- STATED TASK -
Reproduce the data below word for word, leaving out the pictures.

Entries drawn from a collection
################

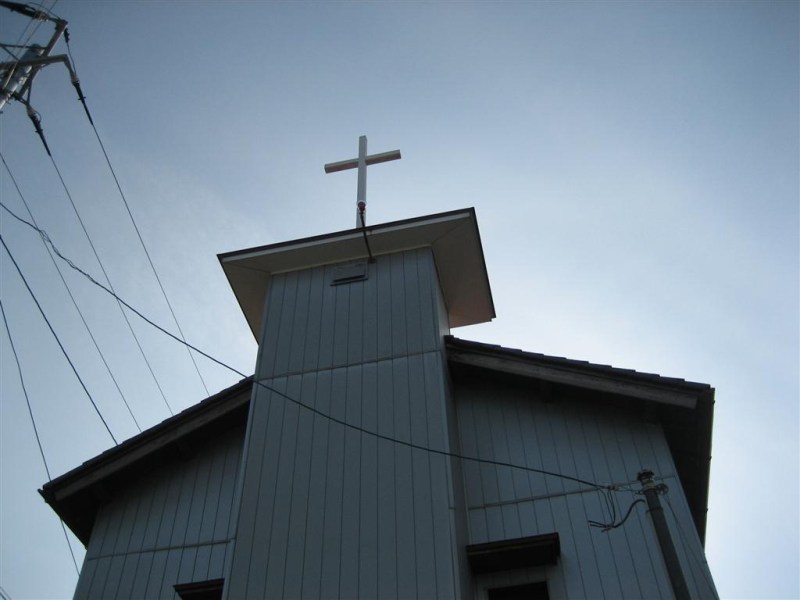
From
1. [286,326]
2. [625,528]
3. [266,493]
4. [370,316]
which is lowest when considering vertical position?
[625,528]

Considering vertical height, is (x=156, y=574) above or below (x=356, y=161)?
below

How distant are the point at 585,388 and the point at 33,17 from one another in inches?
397

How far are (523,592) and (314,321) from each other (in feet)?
16.0

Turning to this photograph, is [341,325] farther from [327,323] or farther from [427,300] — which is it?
[427,300]

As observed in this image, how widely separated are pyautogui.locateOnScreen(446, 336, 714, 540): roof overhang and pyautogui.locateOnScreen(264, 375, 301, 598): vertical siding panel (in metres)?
2.44

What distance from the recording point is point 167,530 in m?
10.3

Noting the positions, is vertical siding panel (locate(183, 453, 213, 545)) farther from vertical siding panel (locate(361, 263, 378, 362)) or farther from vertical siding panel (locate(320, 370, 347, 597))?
vertical siding panel (locate(361, 263, 378, 362))

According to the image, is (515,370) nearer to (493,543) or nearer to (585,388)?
(585,388)

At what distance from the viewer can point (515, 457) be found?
9.69 meters

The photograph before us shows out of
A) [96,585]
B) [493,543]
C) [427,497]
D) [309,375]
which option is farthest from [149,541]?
[493,543]

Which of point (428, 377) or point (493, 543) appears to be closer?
point (493, 543)

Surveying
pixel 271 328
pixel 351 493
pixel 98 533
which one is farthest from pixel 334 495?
pixel 98 533

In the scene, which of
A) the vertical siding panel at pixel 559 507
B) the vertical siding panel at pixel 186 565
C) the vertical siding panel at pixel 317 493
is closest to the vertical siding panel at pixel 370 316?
the vertical siding panel at pixel 317 493

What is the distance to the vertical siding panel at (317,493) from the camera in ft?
27.1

################

- COMPLETE ANSWER -
From
1. [286,326]
2. [625,528]
3. [266,493]
4. [370,316]
which is lowest when considering vertical position?
[625,528]

Considering vertical height, is (x=156, y=574) above or below (x=356, y=161)?
below

How distant are the point at 585,388 and the point at 33,17 from one another in inches?
397

How far are (523,592) and (314,321) from each other (in feet)?
16.0

Turning to this photograph, is [341,325] farther from [327,323] or farther from [427,300] — which is it?
[427,300]

As observed in this image, how widely separated are pyautogui.locateOnScreen(446, 336, 714, 540): roof overhang and pyautogui.locateOnScreen(264, 375, 301, 598): vertical siding panel (in metres)?
2.44

What distance from the recording point is point 167,530 in m?
10.3

Noting the positions, is vertical siding panel (locate(183, 453, 213, 545)) farther from vertical siding panel (locate(361, 263, 378, 362)) or farther from vertical siding panel (locate(320, 370, 347, 597))?
vertical siding panel (locate(361, 263, 378, 362))

According to the image, is (515,370) nearer to (493,543) or nearer to (585,388)?
(585,388)

At what distance from the viewer can point (515, 457) be found?
9.69 meters

The photograph before us shows out of
A) [96,585]
B) [493,543]
C) [427,497]
D) [309,375]
which option is farthest from [149,541]?
[493,543]

Which of point (428, 377) or point (493, 543) appears to be closer?
point (493, 543)

Surveying
pixel 271 328
pixel 351 493
pixel 98 533
which one is farthest from pixel 334 495?
pixel 98 533

In the scene, which of
A) the vertical siding panel at pixel 559 507
B) the vertical siding panel at pixel 186 565
C) the vertical siding panel at pixel 317 493
is closest to the vertical siding panel at pixel 370 316?
the vertical siding panel at pixel 317 493

What is the distance to the vertical siding panel at (317,493) from the camera in ft?
27.1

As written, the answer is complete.